▶ _ASSIGNMENT_
Copy everything in the review of Legends of Pro Wrestling from "Legends of Pro Wrestling: 150" down to "past 150 years.", word for word.

▶ _STUDY TEXT_
=== Section Start ===

Legends of Pro Wrestling: 150 Years of Headlocks, Body Slams, and Piledrivers
Author: Tim Hornbaker (Forward by Jimmy “Superfly” Snuka)
Publisher: Sports Publishing
Paperback: 560 pages
Released: July 1, 2012
The word “encyclopedia” isn’t mentioned anywhere in the title, but don’t let that fool you. Legends of Pro Wrestling is a wrestling encyclopedia, and a darn good one at that. There hasn’t been many attempts at a wrestling encyclopedia, and outside of the WWE produced one none have been a “must have” for anyone remotely interested in pro wrestling history. Legends of Pro Wrestling however is a must have book for hardcore wrestling fans that want to learn about the many wrestlers that have been around over the past 150 years.
The book starts off with the “pioneers, covering about 47 wrestlers from the period 1850 to 1920. Any true wrestling fan will already be familiar with a few of the wrestlers covered in this period: Frank Gotch, George Hackenschmidt, Ed “Strangler” Lewis, Joe “Toots” Mondt, and Stanislaus Zbyszko. Not many of us would be familiar with a guy like Clarence Eklund though, despite the man winning 14 championships.
Legends of Pro Wrestling is that gateway into finding out about wrestlers that you either aren’t familiar with or didn’t know a lot about, plus all of your favorites of yesteryear and today. At over 550 pages, the book is jam packed with information making it a valuable reference tool for any fan.
There’s a photo for every wrestler profiled, and each has at least one paragraph written about their career (you’re not going to find any outside the ring stuff or gossip here). In addition, there’s a ton of information for every wrestler: birthday, weight, height, real name, parents (if second or more generation), different identities, wrestling family members, what branch of the military they were in, what years their career spanned, date of death, titles won, days as champion, movies appeared in, etc. The newer stars even have PPV records, WrestleMania records, and if in WWE their RAW and/or Smackdown record. Plus additional information depending on the wrestler.

=== Section End ===

▶ _DATA SECTION_

=== Section Start ===

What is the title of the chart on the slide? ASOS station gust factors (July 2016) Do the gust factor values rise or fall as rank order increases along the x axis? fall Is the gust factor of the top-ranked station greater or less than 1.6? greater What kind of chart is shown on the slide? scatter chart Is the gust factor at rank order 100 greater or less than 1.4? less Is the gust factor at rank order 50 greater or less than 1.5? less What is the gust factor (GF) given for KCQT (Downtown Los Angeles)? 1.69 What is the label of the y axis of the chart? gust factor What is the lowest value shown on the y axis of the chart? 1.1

=== Section End ===

▶ _RESULT OF THIS TASK_
Legends of Pro Wrestling: 150 Years of Headlocks, Body Slams, and Piledrivers
Author: Tim Hornbaker (Forward by Jimmy “Superfly” Snuka)
Publisher: Sports Publishing
Paperback: 560 pages
Released: July 1, 2012
The word “encyclopedia” isn’t mentioned anywhere in the title, but don’t let that fool you. Legends of Pro Wrestling is a wrestling encyclopedia, and a darn good one at that. There hasn’t been many attempts at a wrestling encyclopedia, and outside of the WWE produced one none have been a “must have” for anyone remotely interested in pro wrestling history. Legends of Pro Wrestling however is a must have book for hardcore wrestling fans that want to learn about the many wrestlers that have been around over the past 150 years.